Monday, 29 January 2018

Strange Discoveries

Kepler-78b is a planet that should not exist. This scorching lava world circles its star every eight and a half hours at a space of less than one million miles – among the tightest known orbits. Based on present theories of planet formation, it could not have formed so close to its star, nor could it have proceeded there.
The ancient burial site “El Cementerio,” near the Mexican village of Onavas was disturbed in 1999. Villagers unearthed 25 skulls, 13 of which did not look entirely human.

Experts theorize that the deformity of the skulls were intentionally produced through the ritual of head flattening, otherwise called cranial deformation, in which the skull is compressed between two wooden boards from childhood.

Otzi the Iceman. In 1991, a group of hikers were trekking in the mountains of Austria when they came across an awful sight: a frozen body was buried in the ice at their feet. That body belonged to a 5,300 year old man. By studying the body, scientists have discovered some surprisingly specific facts.

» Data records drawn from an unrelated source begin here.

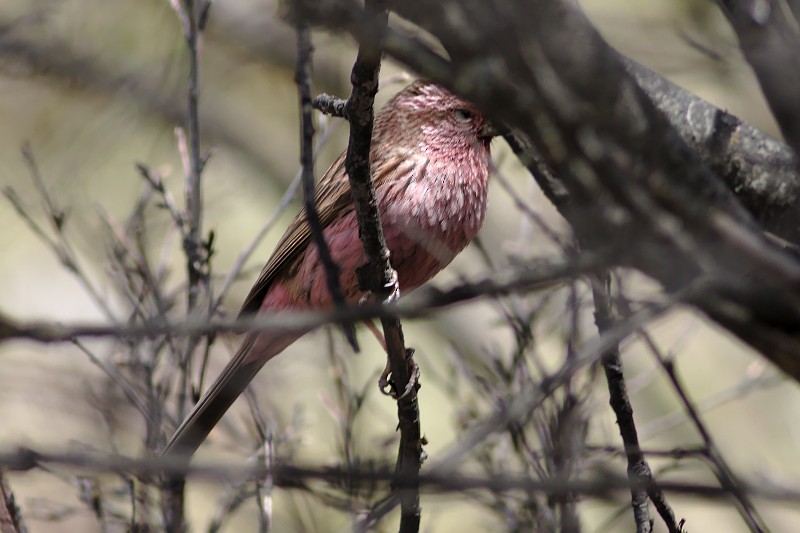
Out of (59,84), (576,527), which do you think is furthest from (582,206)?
(59,84)

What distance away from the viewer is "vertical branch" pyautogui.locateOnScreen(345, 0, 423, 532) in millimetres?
3197

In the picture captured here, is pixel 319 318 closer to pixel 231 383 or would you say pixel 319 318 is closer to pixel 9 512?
pixel 9 512

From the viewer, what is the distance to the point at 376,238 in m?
4.05

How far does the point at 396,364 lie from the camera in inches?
176

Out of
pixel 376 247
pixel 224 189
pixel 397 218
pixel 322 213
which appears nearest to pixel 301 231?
pixel 322 213

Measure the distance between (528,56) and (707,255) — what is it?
2.47 ft

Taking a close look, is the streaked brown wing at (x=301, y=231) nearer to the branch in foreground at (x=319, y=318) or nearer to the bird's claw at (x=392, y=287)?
the bird's claw at (x=392, y=287)

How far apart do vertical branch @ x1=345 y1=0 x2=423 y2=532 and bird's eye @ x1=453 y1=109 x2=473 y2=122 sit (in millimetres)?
1692

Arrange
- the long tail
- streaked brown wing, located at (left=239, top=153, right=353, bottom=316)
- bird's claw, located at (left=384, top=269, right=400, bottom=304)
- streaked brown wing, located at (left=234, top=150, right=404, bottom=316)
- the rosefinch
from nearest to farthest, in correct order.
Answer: bird's claw, located at (left=384, top=269, right=400, bottom=304) → the rosefinch → the long tail → streaked brown wing, located at (left=234, top=150, right=404, bottom=316) → streaked brown wing, located at (left=239, top=153, right=353, bottom=316)

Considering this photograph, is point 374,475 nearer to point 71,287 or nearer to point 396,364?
point 396,364

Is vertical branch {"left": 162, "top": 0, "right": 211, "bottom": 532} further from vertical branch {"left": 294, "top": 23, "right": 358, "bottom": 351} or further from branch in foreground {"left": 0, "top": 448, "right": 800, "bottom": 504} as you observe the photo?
branch in foreground {"left": 0, "top": 448, "right": 800, "bottom": 504}

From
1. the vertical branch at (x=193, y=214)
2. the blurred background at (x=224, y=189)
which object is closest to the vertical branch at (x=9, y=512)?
the vertical branch at (x=193, y=214)

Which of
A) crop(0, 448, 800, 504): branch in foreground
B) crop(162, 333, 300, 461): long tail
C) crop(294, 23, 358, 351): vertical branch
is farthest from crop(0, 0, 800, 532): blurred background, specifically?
crop(0, 448, 800, 504): branch in foreground

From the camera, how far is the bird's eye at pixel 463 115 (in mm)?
5867
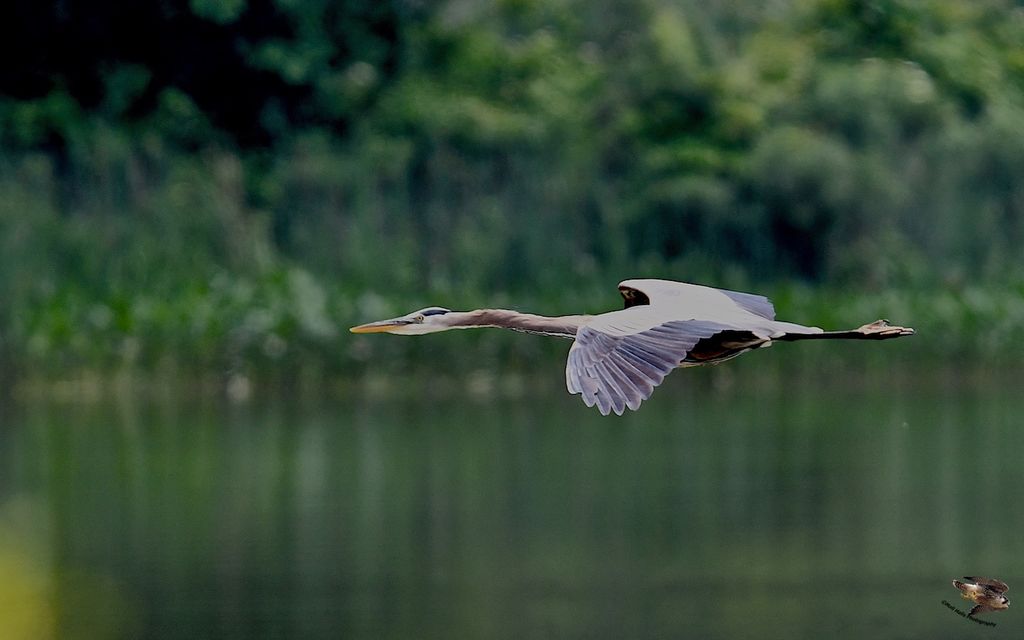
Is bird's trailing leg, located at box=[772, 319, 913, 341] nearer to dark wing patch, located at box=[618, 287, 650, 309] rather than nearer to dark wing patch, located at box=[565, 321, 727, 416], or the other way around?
dark wing patch, located at box=[565, 321, 727, 416]

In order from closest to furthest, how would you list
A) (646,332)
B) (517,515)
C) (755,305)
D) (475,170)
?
(646,332) → (755,305) → (517,515) → (475,170)

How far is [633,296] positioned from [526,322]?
1.74 ft

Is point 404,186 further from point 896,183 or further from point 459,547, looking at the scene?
point 459,547

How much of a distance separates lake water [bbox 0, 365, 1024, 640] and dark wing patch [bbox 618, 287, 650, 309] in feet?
7.16

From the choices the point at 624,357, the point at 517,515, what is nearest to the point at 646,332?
the point at 624,357

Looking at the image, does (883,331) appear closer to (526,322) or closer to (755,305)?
(755,305)

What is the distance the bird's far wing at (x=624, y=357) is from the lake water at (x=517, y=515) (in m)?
3.15

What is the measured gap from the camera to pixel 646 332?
6.38 m

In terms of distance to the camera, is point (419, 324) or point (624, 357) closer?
point (624, 357)

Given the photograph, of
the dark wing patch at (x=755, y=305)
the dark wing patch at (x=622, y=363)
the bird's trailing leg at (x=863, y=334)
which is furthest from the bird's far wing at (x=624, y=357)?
the dark wing patch at (x=755, y=305)

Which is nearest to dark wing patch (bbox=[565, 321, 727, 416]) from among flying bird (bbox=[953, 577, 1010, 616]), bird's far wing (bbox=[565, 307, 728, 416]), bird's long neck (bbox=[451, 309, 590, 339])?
bird's far wing (bbox=[565, 307, 728, 416])

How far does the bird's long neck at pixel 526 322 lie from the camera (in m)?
7.18

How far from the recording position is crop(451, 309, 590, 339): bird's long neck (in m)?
7.18

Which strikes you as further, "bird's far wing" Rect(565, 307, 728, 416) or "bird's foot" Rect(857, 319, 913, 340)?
"bird's foot" Rect(857, 319, 913, 340)
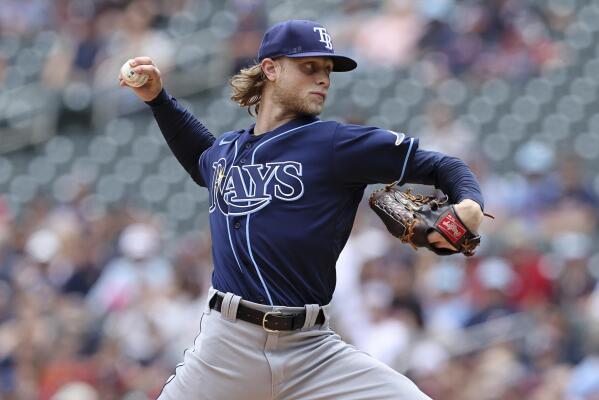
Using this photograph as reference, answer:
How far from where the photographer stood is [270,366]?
4.12 metres

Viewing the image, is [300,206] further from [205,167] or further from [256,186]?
[205,167]

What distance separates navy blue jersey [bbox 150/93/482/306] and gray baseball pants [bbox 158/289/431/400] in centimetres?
10

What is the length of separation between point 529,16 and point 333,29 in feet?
6.40

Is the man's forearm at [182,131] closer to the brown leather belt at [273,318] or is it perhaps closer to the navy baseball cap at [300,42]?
the navy baseball cap at [300,42]

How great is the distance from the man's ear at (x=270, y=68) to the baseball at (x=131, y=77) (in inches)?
20.4

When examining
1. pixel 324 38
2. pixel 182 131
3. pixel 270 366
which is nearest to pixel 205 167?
pixel 182 131

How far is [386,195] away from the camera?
165 inches

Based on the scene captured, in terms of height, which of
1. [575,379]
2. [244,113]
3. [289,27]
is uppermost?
[289,27]

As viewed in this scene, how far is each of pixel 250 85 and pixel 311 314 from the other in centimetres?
92

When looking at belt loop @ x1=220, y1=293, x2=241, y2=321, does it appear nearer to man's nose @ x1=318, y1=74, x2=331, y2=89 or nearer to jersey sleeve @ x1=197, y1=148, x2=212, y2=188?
A: jersey sleeve @ x1=197, y1=148, x2=212, y2=188

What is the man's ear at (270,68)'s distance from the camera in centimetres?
437

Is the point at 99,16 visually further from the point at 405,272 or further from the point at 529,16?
the point at 405,272

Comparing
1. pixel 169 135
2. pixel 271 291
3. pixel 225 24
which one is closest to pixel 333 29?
pixel 225 24

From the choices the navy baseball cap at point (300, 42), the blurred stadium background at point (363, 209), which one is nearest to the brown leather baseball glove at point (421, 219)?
the navy baseball cap at point (300, 42)
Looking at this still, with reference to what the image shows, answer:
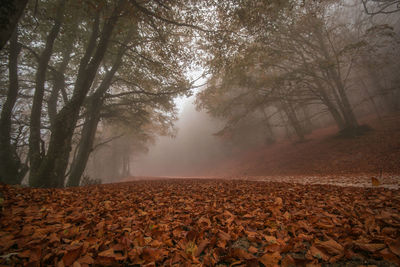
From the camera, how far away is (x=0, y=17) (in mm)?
2186

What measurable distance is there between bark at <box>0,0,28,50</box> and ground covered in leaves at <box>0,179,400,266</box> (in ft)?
7.45

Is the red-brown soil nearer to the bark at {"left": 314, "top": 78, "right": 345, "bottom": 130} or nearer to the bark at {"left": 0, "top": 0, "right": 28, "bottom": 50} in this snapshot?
the bark at {"left": 314, "top": 78, "right": 345, "bottom": 130}

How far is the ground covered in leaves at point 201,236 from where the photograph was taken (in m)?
1.18

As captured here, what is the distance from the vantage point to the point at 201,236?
1.57m

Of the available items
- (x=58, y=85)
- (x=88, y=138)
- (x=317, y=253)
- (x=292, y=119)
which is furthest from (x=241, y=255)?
(x=292, y=119)

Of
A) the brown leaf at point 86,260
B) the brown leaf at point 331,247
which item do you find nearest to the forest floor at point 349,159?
the brown leaf at point 331,247

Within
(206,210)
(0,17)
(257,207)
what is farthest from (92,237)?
(0,17)

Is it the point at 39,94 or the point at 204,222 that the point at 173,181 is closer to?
the point at 204,222

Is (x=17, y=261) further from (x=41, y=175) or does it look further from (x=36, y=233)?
(x=41, y=175)

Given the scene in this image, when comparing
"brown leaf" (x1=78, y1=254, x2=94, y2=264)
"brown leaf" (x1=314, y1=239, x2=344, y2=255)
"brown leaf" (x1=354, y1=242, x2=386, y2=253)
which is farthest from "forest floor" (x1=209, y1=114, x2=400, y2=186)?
"brown leaf" (x1=78, y1=254, x2=94, y2=264)

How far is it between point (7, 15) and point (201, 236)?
3761 mm

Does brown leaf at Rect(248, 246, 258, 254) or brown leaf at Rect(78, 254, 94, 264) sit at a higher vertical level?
brown leaf at Rect(78, 254, 94, 264)

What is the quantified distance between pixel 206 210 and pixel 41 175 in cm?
486

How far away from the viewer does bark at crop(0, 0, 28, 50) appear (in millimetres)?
2211
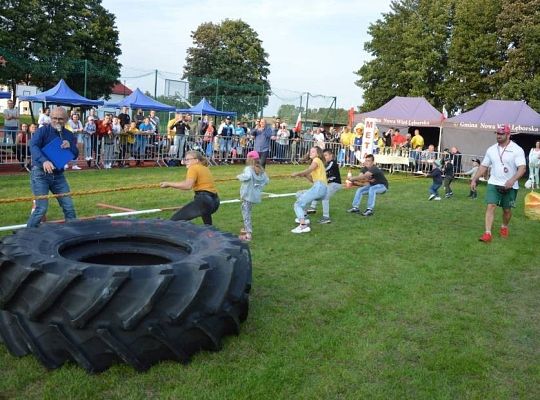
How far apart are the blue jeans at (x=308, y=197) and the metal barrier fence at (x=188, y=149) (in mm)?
4880

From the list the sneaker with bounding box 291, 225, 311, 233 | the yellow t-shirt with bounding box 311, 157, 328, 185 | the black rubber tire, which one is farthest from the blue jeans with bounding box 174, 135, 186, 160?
the black rubber tire

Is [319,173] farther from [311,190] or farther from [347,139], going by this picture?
[347,139]

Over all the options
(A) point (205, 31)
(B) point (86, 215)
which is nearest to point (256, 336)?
(B) point (86, 215)

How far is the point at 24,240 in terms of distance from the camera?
4160 mm

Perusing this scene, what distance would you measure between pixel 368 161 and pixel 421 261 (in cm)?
411

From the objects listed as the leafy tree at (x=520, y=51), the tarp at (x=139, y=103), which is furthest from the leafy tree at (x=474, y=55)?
the tarp at (x=139, y=103)

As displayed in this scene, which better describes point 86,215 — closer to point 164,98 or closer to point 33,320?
point 33,320

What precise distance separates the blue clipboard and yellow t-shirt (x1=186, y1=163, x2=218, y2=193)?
153 cm

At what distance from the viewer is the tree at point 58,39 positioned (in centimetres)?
3159

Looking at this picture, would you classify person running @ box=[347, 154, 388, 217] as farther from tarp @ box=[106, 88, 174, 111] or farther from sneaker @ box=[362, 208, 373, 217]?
tarp @ box=[106, 88, 174, 111]

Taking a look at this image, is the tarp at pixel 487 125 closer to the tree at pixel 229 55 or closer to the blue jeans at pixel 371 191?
the blue jeans at pixel 371 191

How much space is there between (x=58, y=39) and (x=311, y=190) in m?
37.9

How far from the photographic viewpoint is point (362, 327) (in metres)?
4.47

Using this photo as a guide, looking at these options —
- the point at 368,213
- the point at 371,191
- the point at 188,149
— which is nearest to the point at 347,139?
the point at 188,149
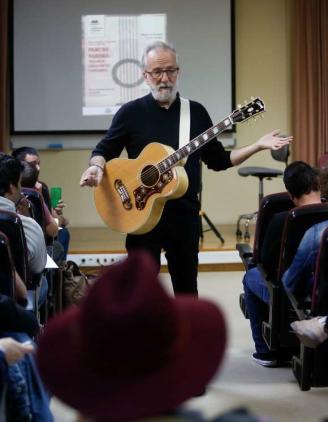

When he was alive, he had parasites in his intestines, was lactose intolerant, and had been sick three times in the past six months. His death seems to have been caused by an arrow wound to his back.

In 2012 Australian scientists unveiled the biggest-ever graveyard of an ancient rhino-sized mega-wombat called diprotodon.

Diprotodon, the largest marsupial ever to roam the earth, weighing up to 2.8 tonnes, lived between two million and 50,000 years ago and died out around the time indigenous tribes first appeared.
Pachacamac is an archaeological site 40 km southeast of Lima, Peru in the Valley of the Lurín River. Most of the common buildings and temples were built c. 800-1450 CE, shortly before the arrival and conquest by the Inca Empire.

The adult dead in the newfound tomb were found in the fetal position and were surrounded by a ring of baby skeletons.
Road crew workers working on the expansion of a road from Weymouth, Dorset to the lsle of Portland came across a mass grave of fifty-four skeletons and fifty-one heads of Scandinavian men who were executed sometime between A.D. 910 and 1030. After further analysis, archaeologists determined that it was likely the grave of the Jomsvikings, a merciless group that terrorized the coast of England around 1000. An execution of the Jomsvikings captured in the Battle of Horundarfjord (Hjorunga Bay) occurred in A.D. 986.

In the second century, Bulgaria was known as “Little Rome”. This title was verified when a gravesite of Roman soldiers was uncovered during a construction accident. Archaeologists say the tomb belongs to soldiers from the eighth legion of Augustus.

In its Roman heyday, Debelt was known as Deultum and held an important place in the Roman Empire. Among the items found there were gold jewelry needles, beads, scrapers used for bathing and massage, medicine, and gold medallions.